• WORK REQUEST
Go through the listing below, and from the line containing "order: Carnivora" through its last line, transcribe every line exactly, skipping pictures.

*** INFORMATION SUPPLIED ***

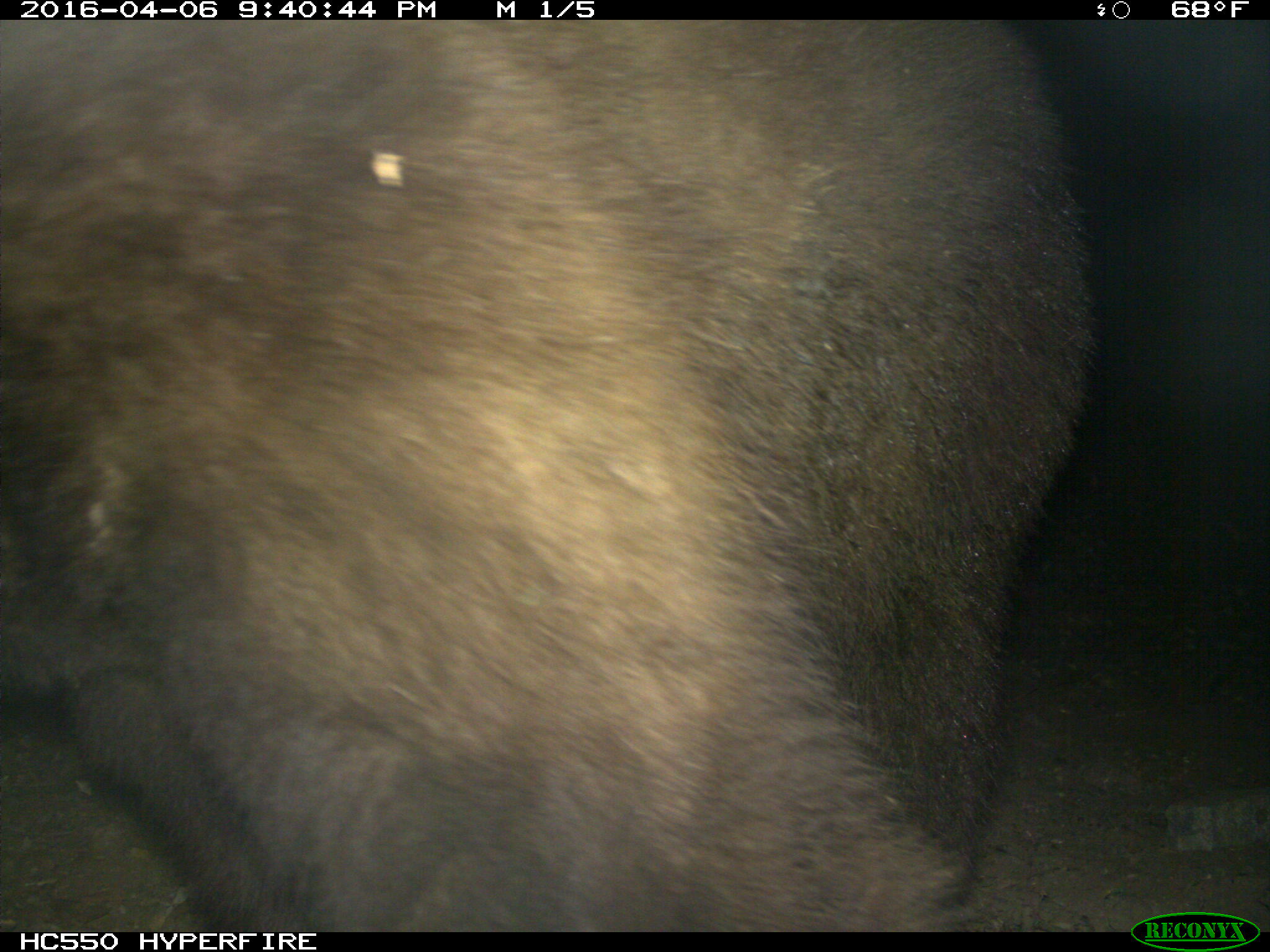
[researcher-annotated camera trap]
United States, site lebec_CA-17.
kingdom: Animalia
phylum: Chordata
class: Mammalia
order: Carnivora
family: Ursidae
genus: Ursus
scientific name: Ursus americanus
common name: american black bear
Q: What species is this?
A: Ursus americanus (american black bear).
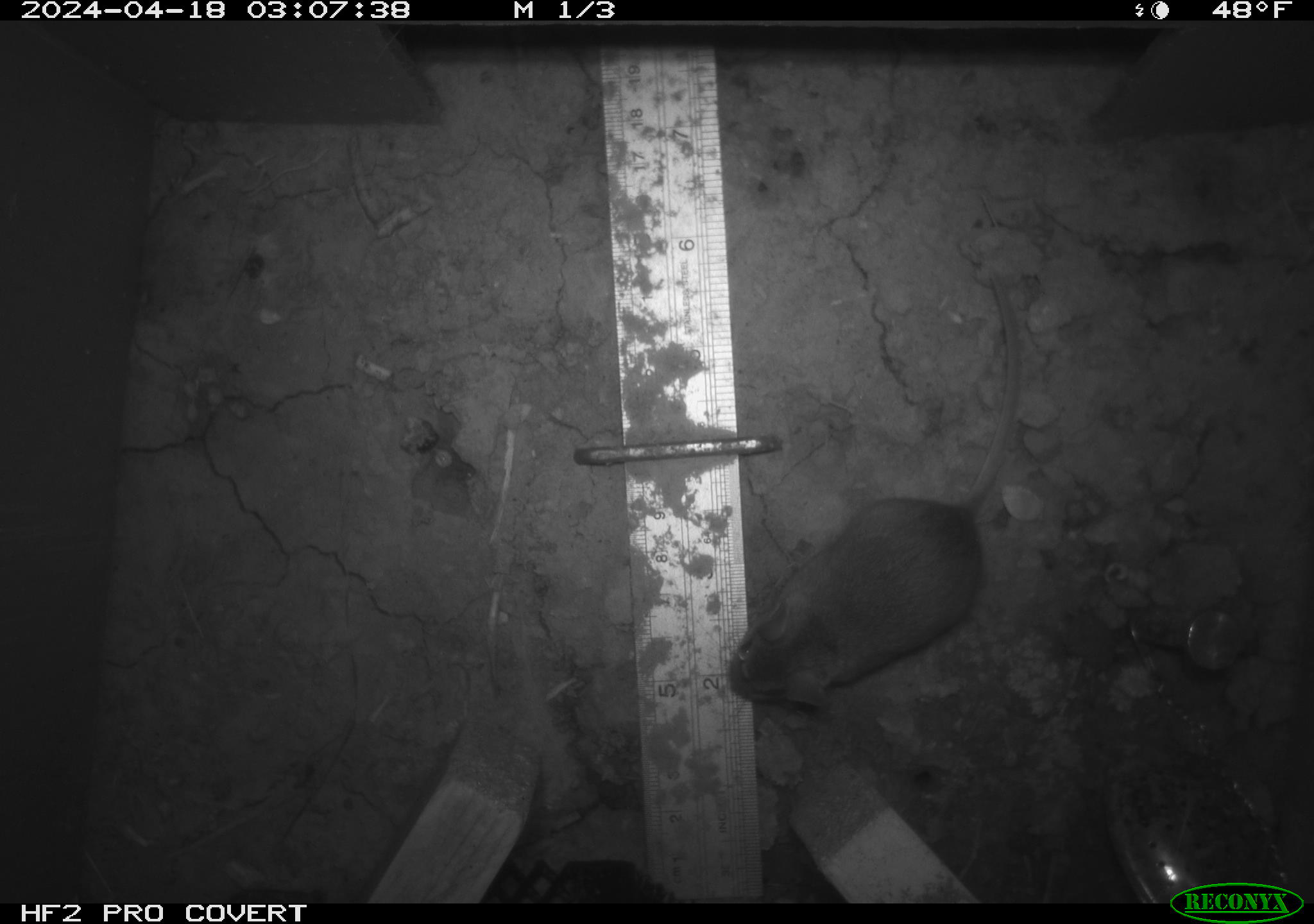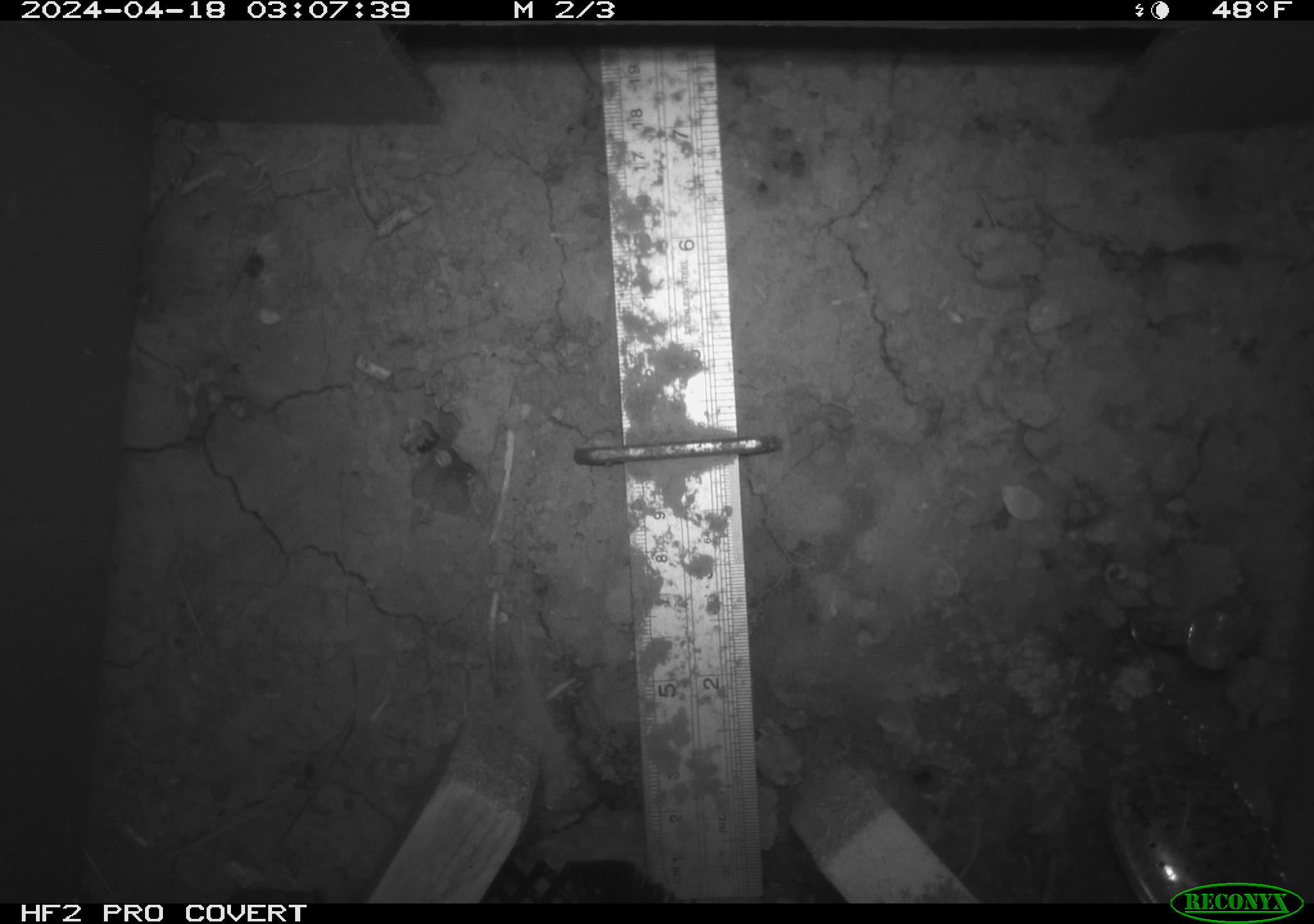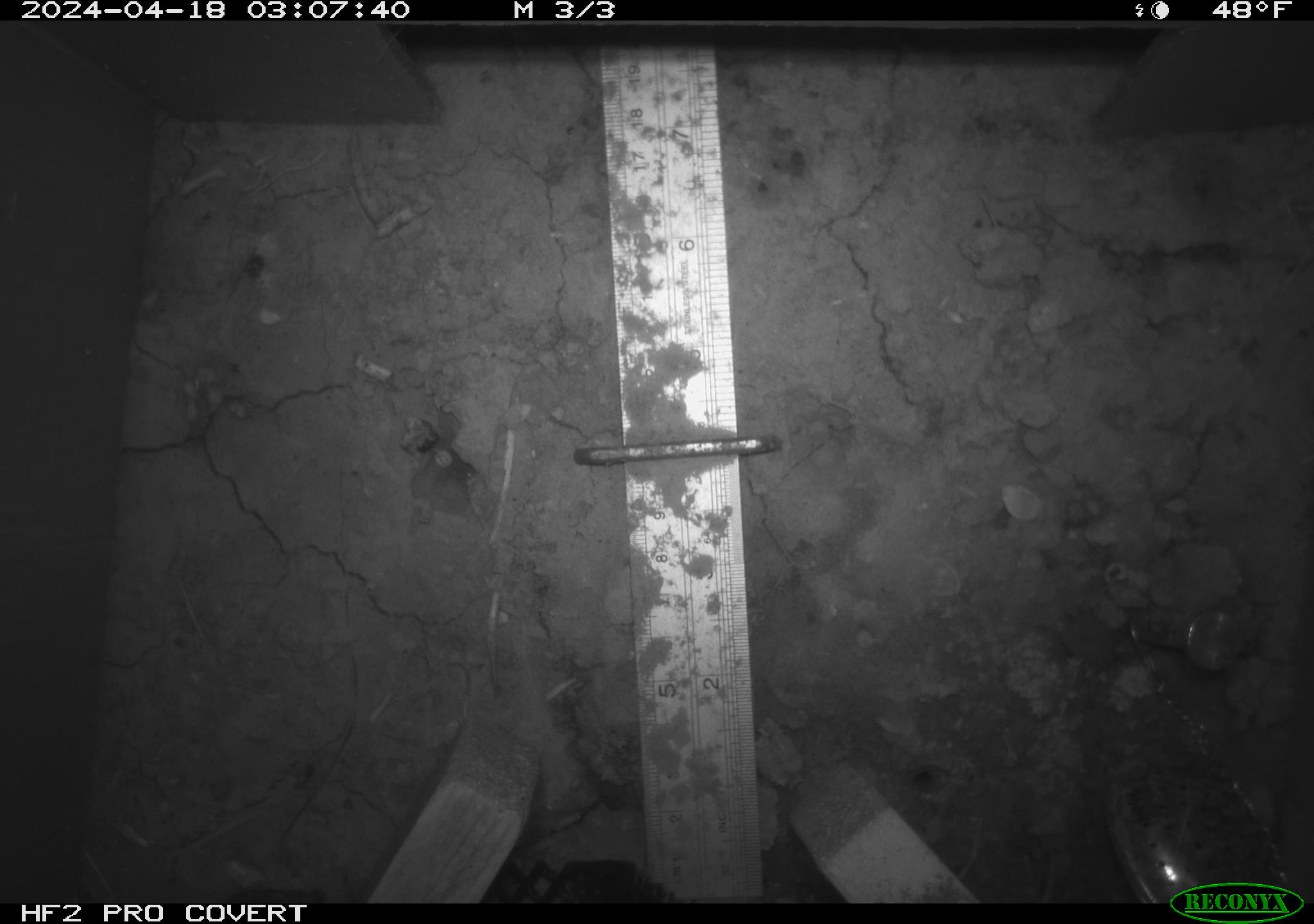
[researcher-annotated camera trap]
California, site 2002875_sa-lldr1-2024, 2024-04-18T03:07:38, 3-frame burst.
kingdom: Animalia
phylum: Chordata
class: Mammalia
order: Rodentia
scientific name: Rodentia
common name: mouse species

*** End of INFORMATION SUPPLIED ***

• RESULT OF THE TASK
order: Carnivora
family: Ursidae
genus: Ursus
scientific name: Ursus americanus
common name: american black bear
Q: What species is this?
A: Ursus americanus (american black bear).
[researcher-annotated camera trap]
California, site 2002875_sa-lldr1-2024, 2024-04-18T03:07:38, 3-frame burst.
kingdom: Animalia
phylum: Chordata
class: Mammalia
order: Rodentia
scientific name: Rodentia
common name: mouse species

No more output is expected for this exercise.